** 待办事项 **
- a) 将 CIFAR-10 模型代码中以“# 模型全局参数”开头的那一段改写为简短列表，保留每个参数及其取值。
- b) 请接续 CIFAR-10 模型代码的最后一行，把它往下写完。

** 所给文本 **

In [1]:
#imports for model
from __future__ import absolute_import
from __future__ import division
from __future__ import print_function
import os 
import tensorflow as tf
import sys
import tarfile
from six.moves import urllib
import cifar10_input

  from ._conv import register_converters as _register_converters


In [2]:
# 全局变量容器
FLAGS = tf.app.flags.FLAGS

In [5]:
# 定义模型的参数
#tf.app.flags.DEFINE_integer("batch_size", 128, """number of images to process in one batch""")
tf.app.flags.DEFINE_string("data_dir", "./cifar_data", """path to the CIFAR10 data directory""")
tf.app.flags.DEFINE_boolean("use_fp16", False, """train the model use fp16""")

In [8]:
# 描述数据集的全局变量
IMAGE_SIZE = cifar10_input.IMAGE_SIZE
NUM_CLASSES = cifar10_input.NUM_CLASSES
NUM_EXAMPLES_PER_EPOCH_FOR_TRAIN  = cifar10_input.NUM_EXAMPLES_PER_EPOCH_FOR_TRAIN
NUM_EXAMPLES_PER_EPOCH_FOR_EVAL = cifar10_input.NUM_EXAMPLES_PER_EPOCH_FOR_EVAL

In [9]:
# 模型全局参数
MOVEING_AVERAGE_DECAY = 0.9999
NUM_EPOCHS_PER_DECAY = 350.0
LEARNING_RATE_DECAY_FACTOR = 0.1
INITIAL_LEARNING_RATE = 0.1

In [10]:
TOWER_NAME = "tower"
DATA_URL = 'http://www.cs.toronto.edu/~kriz/cifar-10-binary.tar.gz'

In [11]:
def _activation_summary(x):
    tensor_name = re.sub("%s_[0-9]*/" % TOWER_NAME, "", x.op.name)
    tf.summary.histogram(tensor_name + "/activation", x)
    tf.summary.scalar(tensor_name + "/sparsity", tf.nn.zero_fraction(x))

In [12]:
def _variable_on_cpu(name, shape, initializer):
    with tf.device("/cpu:0"):
        dtype = tf.float16 if FLAGS.use_fp16 else tf.float32
        var = tf.get_variable(name, shape, initializer = initializer, dtype = dtype)
    return var

In [13]:
def _variable_with_weight_decay(name, shape, stddev, wd):
    dtype = tf.float16 if FLAGS.use_fp16 else tf.float32
    var = _variable_on_cpu(name, shape, tf.truncated_normal_initializer(stddev=stddev, dtype=dtype))
    if wd is not None:
        weight_decay = tf.multiply(tf.nn.l2_loss(var), wd, name = "weight_loss")
        tf.add_to_collection("losses", weight_decay)
    return var

In [14]:
def distorted_inputs():
    if not FLAGS.data_dir:
        raise ValueError("please supply a data directory.")
    data_dir = os.path.join(FLAGS.data_dir, "cifar-10-batches-bin")
    images, labels = cifar10_input.distorted_inputs(data_dir = data_dir, batch_size = FLAGS.batch_size)
    if FLAGES.use_fp16:
        iamges = tf.cast(images, tf.float16)
        labels = tf.cast(labels, tf.float16)

** 材料 **
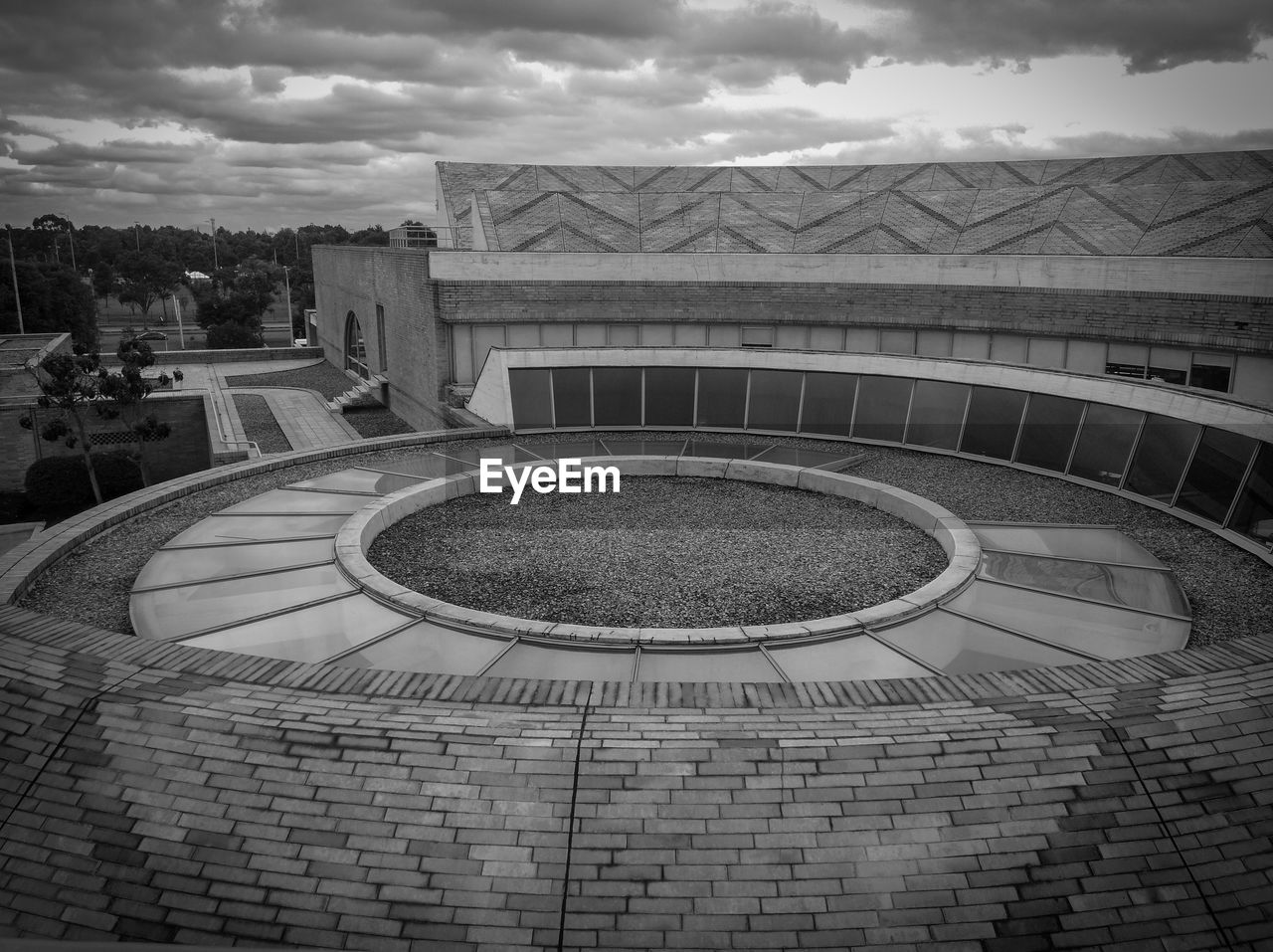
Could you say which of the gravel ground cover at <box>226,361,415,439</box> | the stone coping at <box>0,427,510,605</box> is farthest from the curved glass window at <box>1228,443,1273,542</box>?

** 答案列表 **
- a)
- MOVEING_AVERAGE_DECAY（滑动平均衰减）：0.9999
- NUM_EPOCHS_PER_DECAY（每次衰减间隔轮数）：350.0
- LEARNING_RATE_DECAY_FACTOR（学习率衰减因子）：0.1
- INITIAL_LEARNING_RATE（初始学习率）：0.1

- b)
    return images, labels

In [15]:
def input_data(eval_data):
    if not FLAGS.data_dir:
        raise ValueError("please supply a data_dir.")
    data_dir = os.path.join(FLAGS.data_dir, "cifar-10-batches-bin")
    images, labels = cifar10_input.inputs(eval_data = eval_data, data_dir = data_dir, batch_size = FLAGS.batch_size)
    if FLAGS.use_fg16:
        images = tf.cast(images, tf.float16)
        labels = tf.cast(labels, tf.float16)
    return images, labels

In [17]:
# model
def inference(images):
    # conv1
    with tf.variable_scope("conv1") as scope:
        kernel = _variable_with_weight_decay("weights", shape=[5,5,4,64], stddev=5e-2, wd=0.0)
        conv = tf.nn.conv2d(images, kernel, [1,1,1,1], padding='SAME')
        bias = _variable_on_cpu("biases", [64], tf.constant_initializer(0.0))
        pre_activation = tf.nn.bias_add(conv, biases)
        conv1 = tf.nn.relu(pre_activation, name=scope.name)
        _activation_summary(conv1)
        
    # pool1
    pool1 = tf.nn.max_pool(conv1, ksize=[1,3,3,1], strides=[1,2,2,1], padding='SAME', name='pool1')
    
    #norm1
    norm1 = tf.nn.lrn(pool1, bias=1.0, alpha=0.001/9.0, beta=0.75, name="norm1")
    
    #conv2 
    with tf.variable_scope("conv2") as scope:
        kernel = _variable_with_weight_decay("weights", shape=[5,5,64,64], stddev=5e-2, wd=0.0)
        conv = tf.nn.con2d(norm1, kernel, [1,1,1,1], padding='SAME')
        bias = _variable_on_cpu("biases", [64], tf.constant_initializer(0.1))
        pre_activation = tf.nn.bias_add(conv, bias)
        conv2 = tf.nn.relu(pre_activation, name=scope.name)
        _activation_summary(conv2)
        
    # norm2
    norm2 = tf.nn.lrn(conv2, 4, bias=1.0, alpha=.001/9.0, beta=.75, name='norm2')
    
    #pool2
    pool2 = tf.nn.max_pool(norm2, ksize=[1,3,3,1], stride=[1,2,2,1], padding='SAME', name='pool2')
    
    #local3
    with tf.variable_scope("local3") as scope:
        reshape = tf.reshape(pool2, [FLAGS.batch_size, -1])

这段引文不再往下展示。